Merayakan Tradisi Wiwit Kopi yang Hidup Kembali

Merayakan Tradisi Wiwit Kopi yang Hidup Kembali

Liputan6.com, Kudus – Aroma seduhan kopi khas Pegunungan Muria tak hanya hadir di dalam cangkir. Harumnya juga menjadi denyut nadi kehidupan bagi warga Desa Japan, Kecamatan Dawe, Kudus, Jawa Tengah.

Ranum bunga biji-biji kopi, bukan hanya sekadar komoditas bernilai jual tinggi. Budidaya, panen kopi, hingga proses pengolahan kopi, menjelma sebagai tradisi kearifan lokal turun-temurun bagi warga desa setempat, yang mereka menyebutnya Wiwit Kopi.

Pada tahun ini bersamaan bulan kemerdekaan Agustus, tradisi Wiwit Kopi kembali dilakukan para petani kopi dan warga. Pesta rakyat ini dilakukan di Bukit Guyangan, Desa Japan, setelah vakum selama 15 tahun lamanya.
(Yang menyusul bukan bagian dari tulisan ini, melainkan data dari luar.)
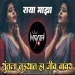 Guntala Tujhya Jiv Bawra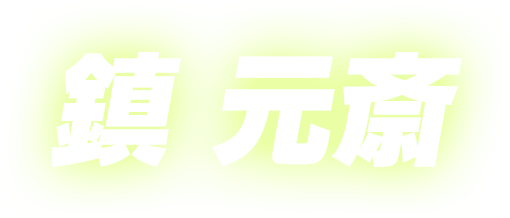 鎮 元斎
Rangkaian tradisi diiringi kirab gunungan hasil bumi di Pegunungan Muria. Gunungan berisi buah buahan seperti alpukat, mangga, jeruk pamelo, sayuran dan umbi umbian.

Yang menarik, juga disertakan buah parijoto yang hanya tumbuh di Pegunungan Muria. Selain sesaji gunungan, juga ditampilkan tarian wiwit kopi, hingga prosesi ngruwok atau memetik kopi langsung dari pohonnya. 

Penyelenggaran tradisi Wiwit kopi ini, menandai dimulainya musim panen raya petani kopi di Pegunungan Muria. Mereka memetik kopi yang biasanya dilakukan pada Juli hingga September 2025.

Ketua Desa Wisata Japan, Mutohar mengatakan, tradisi Wiwit Kopi merupakan bentuk syukur atas hasil panen dan mengguyubkan kebersamaan warga di Pegunungan Muria.

“Ini bukan sekadar ritual panen, tetapi simbol budaya yang kami lestarikan agar nilai-nilai lokal tetap hidup,” ujar Mutohar kepada Liputan6.com, Senin (11/8/2025).

Pegelaran tradisi Wiwit Kopi ini terasa istimewa. Sebab dihadiri Bupati Kudus Samani Intakoris serta Ketua Komisi E DPRD Jateng. Mereka guyub penuh suka cita membaur bersama warga Japan.

Bupati Kudus didapuk untuk mengawali prosesi ngruwok kopi. Rangkaian ini dilakukan usai doa bersama dan rebutan gunungan hasil bumi.